> Problem to work on
Nothing in the data should be altered when it is repeated in full.

Records from a data collection:
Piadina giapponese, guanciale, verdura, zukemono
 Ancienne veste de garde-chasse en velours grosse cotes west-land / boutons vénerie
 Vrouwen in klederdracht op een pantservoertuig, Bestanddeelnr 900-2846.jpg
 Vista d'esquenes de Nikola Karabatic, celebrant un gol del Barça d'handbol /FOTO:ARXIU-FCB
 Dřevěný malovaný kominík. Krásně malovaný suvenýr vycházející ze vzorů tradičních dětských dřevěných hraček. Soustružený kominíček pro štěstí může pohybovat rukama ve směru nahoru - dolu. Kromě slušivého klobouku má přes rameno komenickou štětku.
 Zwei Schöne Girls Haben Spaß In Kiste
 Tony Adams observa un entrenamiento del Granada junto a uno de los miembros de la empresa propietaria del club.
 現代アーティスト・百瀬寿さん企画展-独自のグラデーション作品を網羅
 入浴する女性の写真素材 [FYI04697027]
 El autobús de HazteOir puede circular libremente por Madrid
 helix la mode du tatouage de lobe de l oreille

> Exercise answer
Piadina giapponese, guanciale, verdura, zukemono
 Ancienne veste de garde-chasse en velours grosse cotes west-land / boutons vénerie
 Vrouwen in klederdracht op een pantservoertuig, Bestanddeelnr 900-2846.jpg
 Vista d'esquenes de Nikola Karabatic, celebrant un gol del Barça d'handbol /FOTO:ARXIU-FCB
 Dřevěný malovaný kominík. Krásně malovaný suvenýr vycházející ze vzorů tradičních dětských dřevěných hraček. Soustružený kominíček pro štěstí může pohybovat rukama ve směru nahoru - dolu. Kromě slušivého klobouku má přes rameno komenickou štětku.
 Zwei Schöne Girls Haben Spaß In Kiste
 Tony Adams observa un entrenamiento del Granada junto a uno de los miembros de la empresa propietaria del club.
 現代アーティスト・百瀬寿さん企画展-独自のグラデーション作品を網羅
 入浴する女性の写真素材 [FYI04697027]
 El autobús de HazteOir puede circular libremente por Madrid
 helix la mode du tatouage de lobe de l oreille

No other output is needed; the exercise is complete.